A reoccurring theme in the research over the past 4 years is the sense of entitlement which new hires demonstrate. “Hey, look at me, I’m a college graduate!” Younger job seekers and applicants falsely believe they are owed something from the employer in terms of higher wages and more benefits. In other words, job applicants are focusing on what the employer will do for “me” instead of the more appropriate attitude of “this is what I can do for you.” Employers want to know what the applicant brings to the table which will help increase profitability and production. And remember, it was “commencement” rather than a graduation; you’re just beginning, no one owes you. The degree does not “entitle” the recipient to anything. Respondents to the survey believe this sense of entitlement stems from over indulgent parents, privileged childhoods, and political/cultural attitudes.
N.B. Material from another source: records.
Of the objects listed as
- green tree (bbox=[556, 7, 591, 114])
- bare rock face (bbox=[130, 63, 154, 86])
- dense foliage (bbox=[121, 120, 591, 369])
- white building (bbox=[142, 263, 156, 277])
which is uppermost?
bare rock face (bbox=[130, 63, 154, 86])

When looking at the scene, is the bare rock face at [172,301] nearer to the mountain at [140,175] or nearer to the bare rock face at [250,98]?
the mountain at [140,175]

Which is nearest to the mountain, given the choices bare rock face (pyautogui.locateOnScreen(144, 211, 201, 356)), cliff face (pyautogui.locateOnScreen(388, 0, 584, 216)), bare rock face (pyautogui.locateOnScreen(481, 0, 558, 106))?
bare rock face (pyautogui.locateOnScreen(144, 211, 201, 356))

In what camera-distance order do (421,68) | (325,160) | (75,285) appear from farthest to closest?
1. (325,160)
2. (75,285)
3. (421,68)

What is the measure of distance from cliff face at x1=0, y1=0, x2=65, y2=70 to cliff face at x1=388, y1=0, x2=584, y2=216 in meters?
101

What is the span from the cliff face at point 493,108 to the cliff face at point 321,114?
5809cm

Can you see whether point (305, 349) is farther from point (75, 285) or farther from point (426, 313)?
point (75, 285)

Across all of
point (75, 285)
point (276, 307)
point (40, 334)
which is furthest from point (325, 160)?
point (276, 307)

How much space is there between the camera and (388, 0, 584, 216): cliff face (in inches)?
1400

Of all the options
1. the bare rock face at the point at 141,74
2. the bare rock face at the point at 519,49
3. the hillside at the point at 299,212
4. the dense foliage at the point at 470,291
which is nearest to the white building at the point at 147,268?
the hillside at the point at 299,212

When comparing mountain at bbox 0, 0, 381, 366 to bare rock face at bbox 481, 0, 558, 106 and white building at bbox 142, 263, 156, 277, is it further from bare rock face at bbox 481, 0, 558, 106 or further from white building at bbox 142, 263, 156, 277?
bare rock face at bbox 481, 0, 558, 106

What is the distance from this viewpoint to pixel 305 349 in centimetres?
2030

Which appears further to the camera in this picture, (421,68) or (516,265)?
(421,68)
Have you ever been in a meeting or personal conversation with a co-worker and they suddenly “check out” and start typing away to answer a text message? It’s rude and it’s unprofessional. It’s no surprise that abuses of technology continue to plague the workplace. The most common types of abuse, which is considered unprofessional, are text messaging at inappropriate times, inappropriate internet use, excessive twittering/Facebook, excessive cell phone usage for personal calls, and texting/e-mailing when direct conversation is more appropriate and effective. Technology is here to stay and we appreciate all the benefits technology brings us but it can be a major distraction whether you’re in an important meeting or trying to carry on a face- to -face conversation with a co-worker.
Want to Keep Your Job?
So what does all this mean? If you want to keep your job, make your employer happy, and advance your career you’ll need to dress, look, talk, focus, be honest, be punctual, in a professional manner.
Do You Want to Be Hired?
If you are looking for a job and land an interview, make sure you arrive a few minutes early. Poor personal hygiene will negatively impact your chances of being hired. Dress appropriately for the job, remove your nose ring, don’t use your cell phone, and you might consider leaving it in the car. Prepare for the interview by researching the company and tell the employer how you can help increase profitability and production.